• _YOUR INSTRUCTIONS_: Reproduce the following records line for line, without alteration, omitting the pictures.

• _Dataset records_:
start

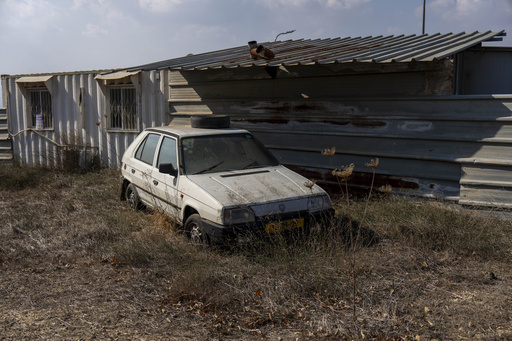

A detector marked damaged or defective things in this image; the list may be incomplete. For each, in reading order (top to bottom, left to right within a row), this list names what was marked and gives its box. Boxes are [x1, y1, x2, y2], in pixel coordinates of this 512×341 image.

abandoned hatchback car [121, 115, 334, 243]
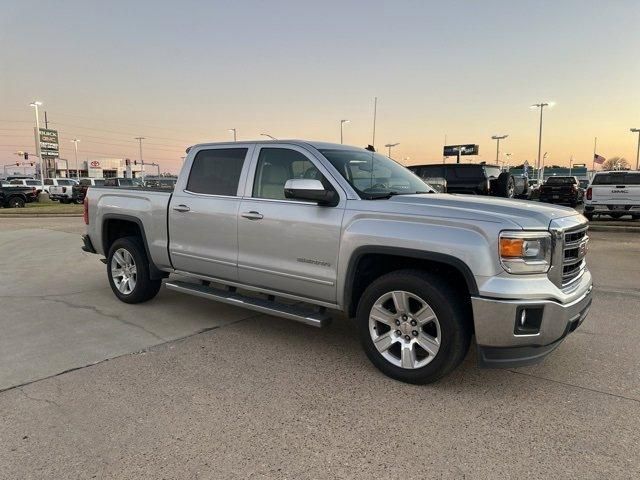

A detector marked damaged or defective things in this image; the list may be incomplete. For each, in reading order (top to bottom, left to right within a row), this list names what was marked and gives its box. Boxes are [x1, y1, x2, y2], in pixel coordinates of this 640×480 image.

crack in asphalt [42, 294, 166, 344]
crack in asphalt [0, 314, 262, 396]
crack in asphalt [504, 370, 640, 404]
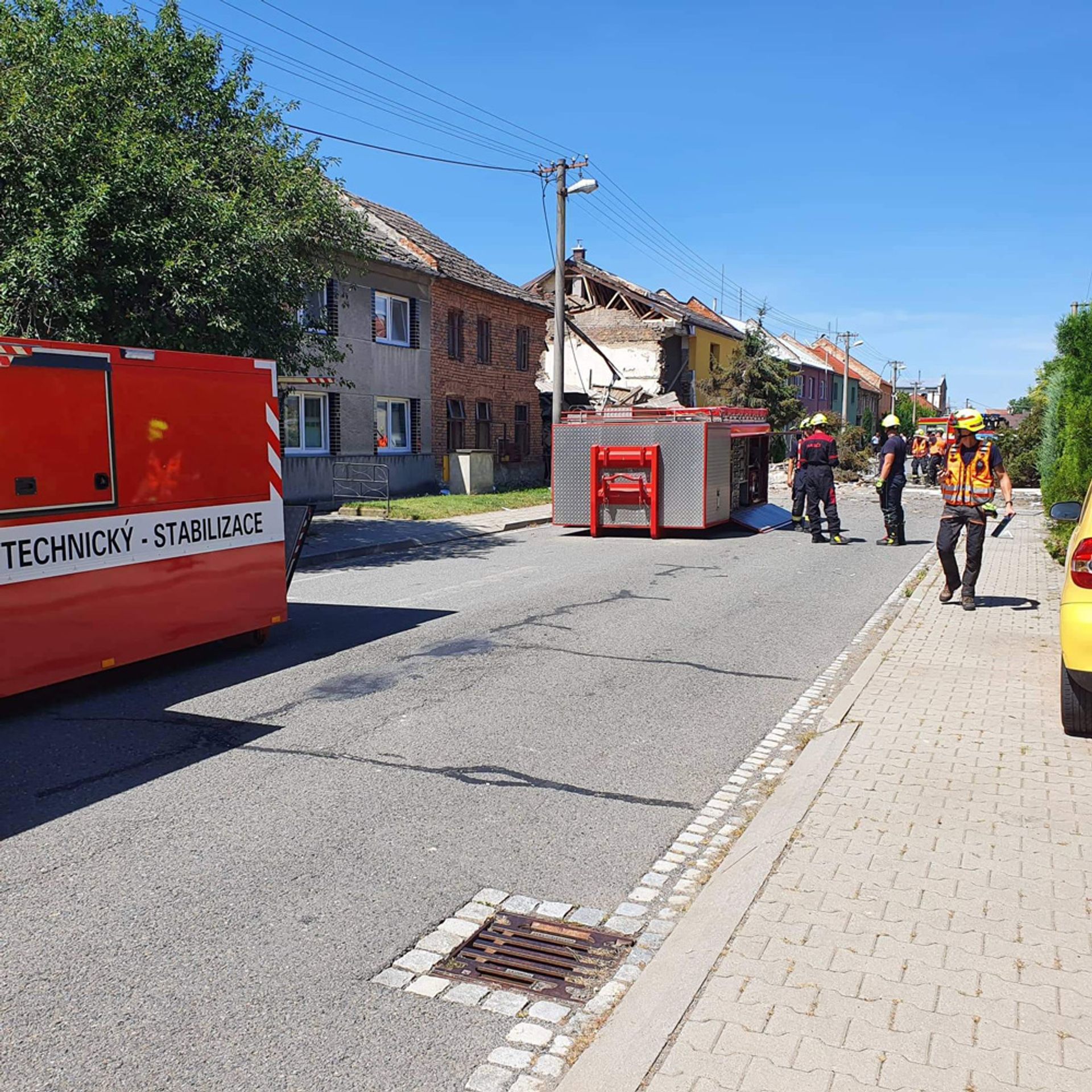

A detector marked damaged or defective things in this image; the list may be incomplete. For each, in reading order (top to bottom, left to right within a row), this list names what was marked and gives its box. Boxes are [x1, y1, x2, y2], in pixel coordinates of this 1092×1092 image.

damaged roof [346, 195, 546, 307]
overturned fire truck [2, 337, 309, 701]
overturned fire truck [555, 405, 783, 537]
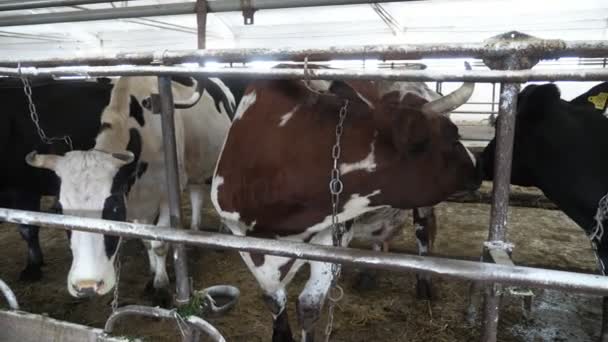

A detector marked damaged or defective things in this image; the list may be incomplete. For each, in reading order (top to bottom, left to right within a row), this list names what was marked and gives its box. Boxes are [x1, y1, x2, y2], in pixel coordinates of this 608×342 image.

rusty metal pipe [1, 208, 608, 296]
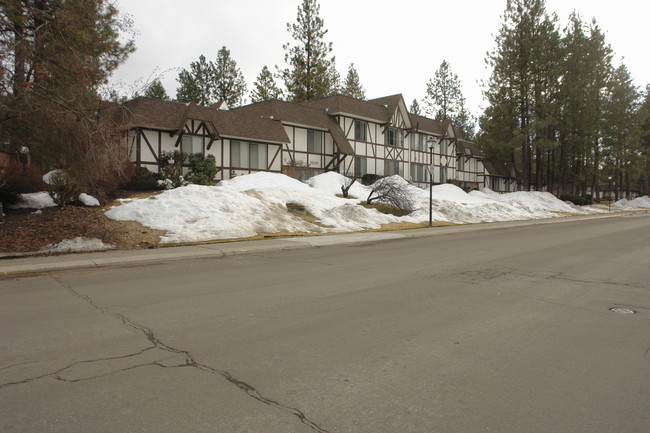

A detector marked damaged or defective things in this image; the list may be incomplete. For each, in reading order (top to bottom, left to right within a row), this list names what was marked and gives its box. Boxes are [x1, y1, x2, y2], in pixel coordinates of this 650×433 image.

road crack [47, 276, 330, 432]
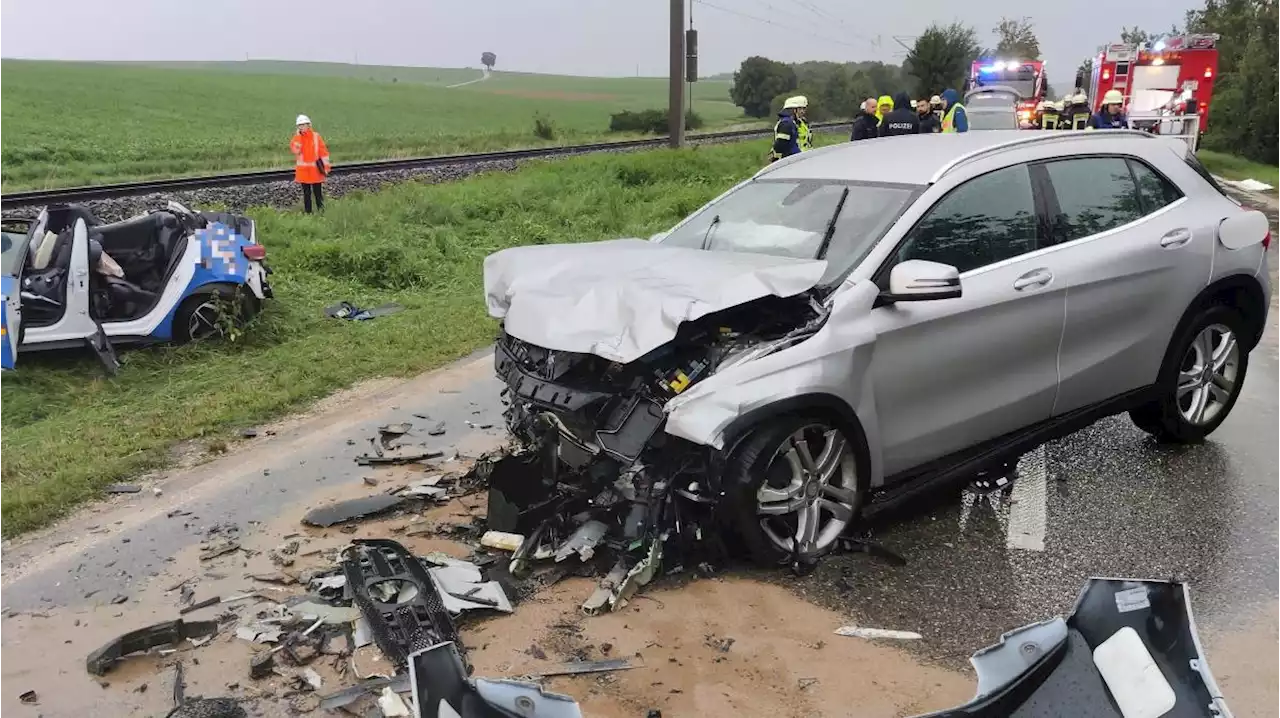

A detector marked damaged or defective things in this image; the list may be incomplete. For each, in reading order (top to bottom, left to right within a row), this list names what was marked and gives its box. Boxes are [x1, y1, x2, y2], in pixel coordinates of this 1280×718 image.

end

• _SOLVED EXERCISE_:
A detector marked damaged or defective things in this image; the list may be incomplete. For each, in reading order (top to bottom, left to right within a row), this list names what was marked and gives its box. Boxes are [x1, y1, x2, y2], in pixel coordinates of this 512×341 image.

abandoned hatchback car [121, 115, 334, 243]

A detector marked damaged or defective things in this image; the list may be incomplete. For each, in reading order (top to bottom, left to right within a row), this list names what was marked and gives its box. Boxes are [x1, y1, x2, y2], in pixel coordinates of this 640×480 image.

crack in asphalt [42, 294, 166, 344]
crack in asphalt [0, 314, 262, 396]
crack in asphalt [504, 370, 640, 404]

A detector marked damaged or defective things in this image; the list may be incomplete. For each, in reading order (top to bottom, left to right within a row), this list names what was marked and gives its box. Boxes are [x1, y1, x2, y2], in pixel coordinates of this 1092×1092 image.

damaged roof [346, 195, 546, 307]
overturned fire truck [2, 337, 309, 701]
overturned fire truck [555, 405, 783, 537]

A detector marked damaged or defective things in this image; the list may be incomplete. For each, in reading order (top to bottom, left to right within a row), this list names what was marked and gives its box. Boxes are [x1, y1, x2, y2], in pixel coordinates of this 608×342 image.

rusty metal pipe [1, 208, 608, 296]

A detector marked damaged or defective things in this image; the list may be incomplete. For each, in reading order (top to bottom, left to right within a row), this list names what was marked and gives its box. Boxes are [x1, y1, x2, y2], in pixel coordinates of this 650×433 image.

road crack [47, 276, 330, 432]

A detector marked damaged or defective things in this image; the list may be incomplete. For each, in reading order (top to bottom, left to right within a row), this list names what was marked and gives its box. Boxes are [x1, y1, x2, y2], in pixel coordinates of this 1280×718 image.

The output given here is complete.